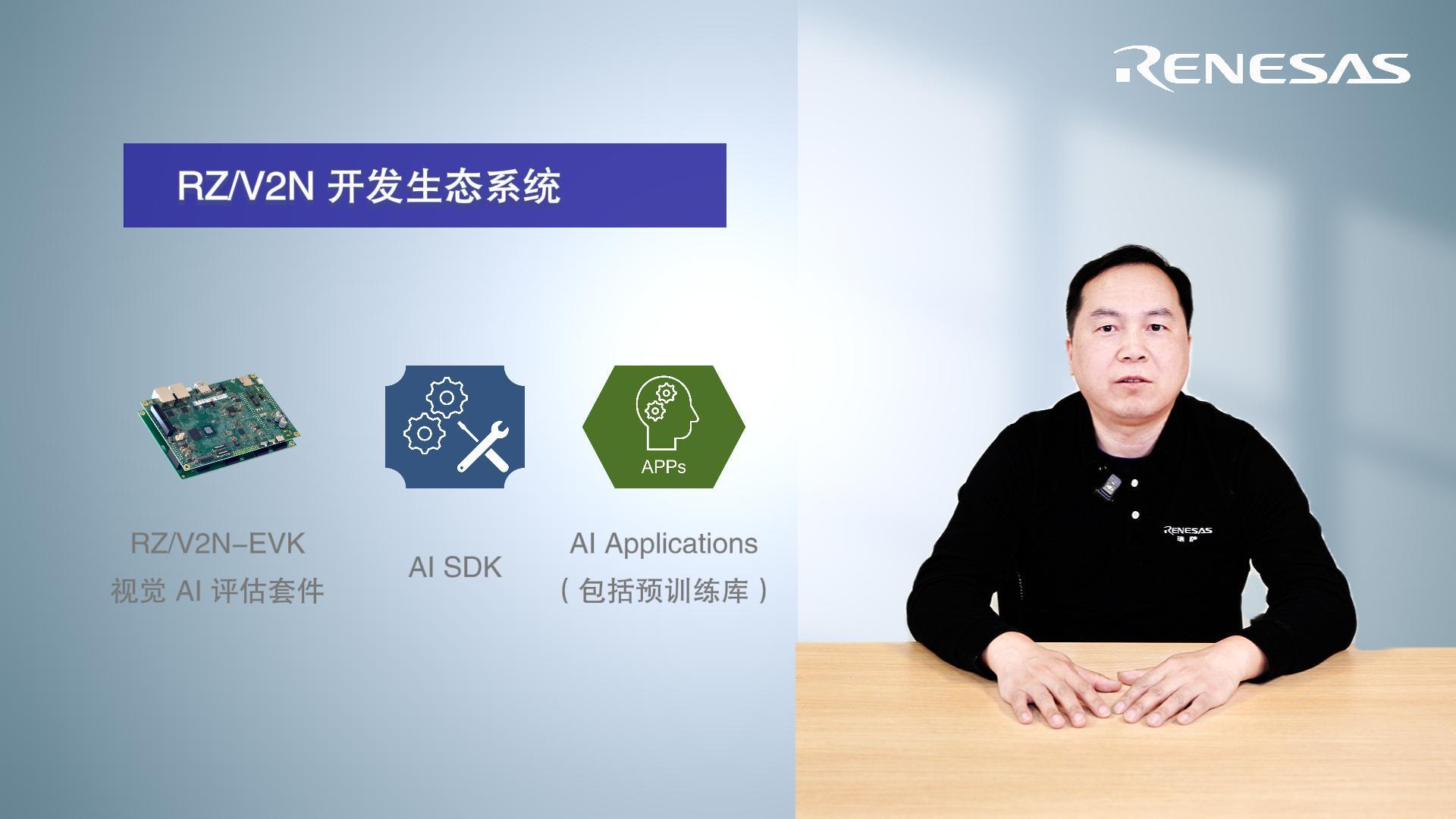 RENESAS

RZ/V2N 开发生态系统

APPs

RZ/V2N-EVK
视觉 AI 评估套件

AI SDK

AI Applications
（包括预训练库）

RENESAS
瑞萨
.....
Your task: What is needed is an exact repeat of every entry above, with the pictures left out.

Response to this exercise:
 RENESAS

RZ/V2N 开发生态系统

APPs

RZ/V2N-EVK
视觉 AI 评估套件

AI SDK

AI Applications
（包括预训练库）

RENESAS
瑞萨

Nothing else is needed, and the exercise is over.